Strasbourg - La salle où sont organisées les principales conférences de presse au sein du Parlement européen à Strasbourg a été baptisée mardi du nom de Daphne Caruana Galizia, en hommage à la journaliste et blogueuse anticorruption maltaise, assassinée le 16 octobre.

"Chaque fois qu'il y aura une conférence de presse dans cette salle, ceux qui écouteront et ceux qui prendront la parole se souviendront que cette salle veut dire: +nous ne baissons pas la garde face à ce qui s'est passé à Malte+", a déclaré le président du Parlement, Antonio Tajani, qui s'exprimait devant un portrait de la blogueuse, en présence de plusieurs centaines de journalistes et d'élus, et de la famille de la journaliste.

"Nous continuons à demander une enquête internationale", a ajouté M. Tajani, soulignant que "le sacrifice de cette femme ne doit pas être vain".

Parfois qualifiée de "WikiLeaks à elle toute seule", Daphne Caruana Galizia, 53 ans, avait révélé certains des pans les plus sombres de la politique maltaise, s'en prenant avec virulence au Premier ministre travailliste, Joseph Muscat, et plus récemment aussi au chef de l'opposition.

Après sa mort, ses fils ont réclamé la démission de M. Muscat, l'accusant de s'être entouré d'escrocs et d'avoir créé une culture d'impunité ayant transformé Malte en "île mafia".

Le nom de la journaliste, dont la voiture a été piégée avec une bombe, est désormais synonyme de "liberté de la presse et de courage", a dit mardi à Strasbourg le secrétaire général de l'ONG Reporters sans frontières (RSF), Christophe Deloire.

Le mari de la blogueuse, Peter, et ses trois fils Matthew, Andrew et Paul --tous présents mardi à Strasbourg-- doivent encore faire face à 36 plaintes en diffamation intentées contre leur épouse et mère, et qui n'ont pas été retirées malgré son décès.

"Mes fils ont été intimidés, notre chien a été égorgé", et au final Daphne a été "exécutée à quelques mètres de la maison où nous avons élevé notre famille", car les "criminels" avaient jusque-là échoué à la "réduire au silence" et ils ne la "supportaient plus", a dit le veuf de la blogueuse.

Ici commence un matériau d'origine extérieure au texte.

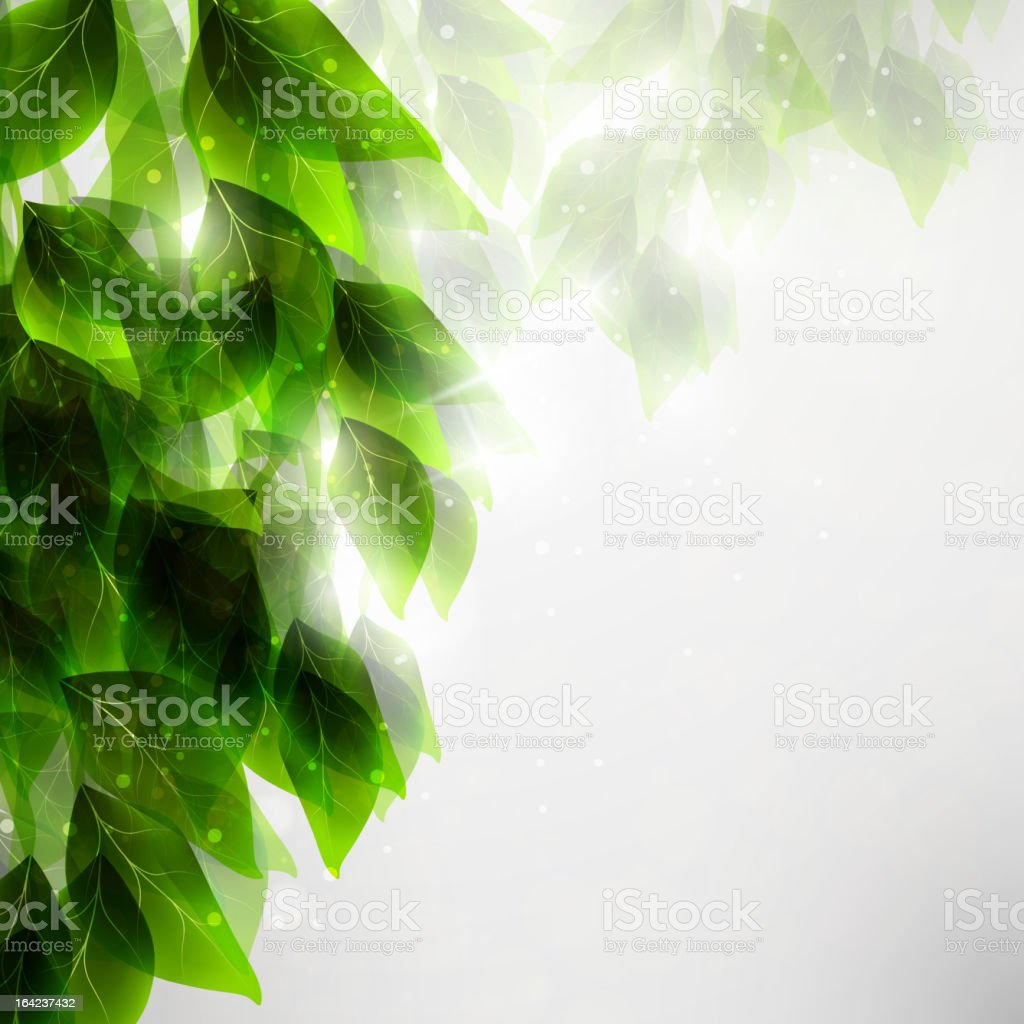 Beautiful green leaves royalty-free stock vector art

Peu avant cette cérémonie, les eurodéputés avaient débattu dans l'hémicycle de la situation à Malte, le plus petit Etat de l'Union européenne. "Traduire en justice les responsables (de ce meurtre) doit être la priorité numéro un pour le gouvernement maltais", a affirmé à cette occasion le vice-président de la Commission européenne, Frans Timmermans.

Pour l'élue écologiste française Eva Joly, "le gouvernement maltais doit savoir que le travail d'investigation de Daphne Caruana Galizia ne cessera pas avec son assassinat".

"D'autres journalistes le termineront avec le soutien des citoyens européens choqués que de telles horreurs puissent se produire au coeur de l'Union européenne", a ajouté l'ancienne juge d'instruction spécialisée dans les affaires financières.

Le Parlement européen doit voter une résolution mercredi pour demander notamment la création d'un "Prix Daphne Caruana Galizia pour le journalisme d'investigation".

Dans ce texte non-contraignant, les élus expriment par ailleurs "de graves inquiétudes quant à l'Etat de droit, la démocratie et les droits fondamentaux" à Malte et déplorent "qu'il n'y ait eu jusqu'à présent aucune enquête de police à Malte sur les révélations concernant les Panama Papers".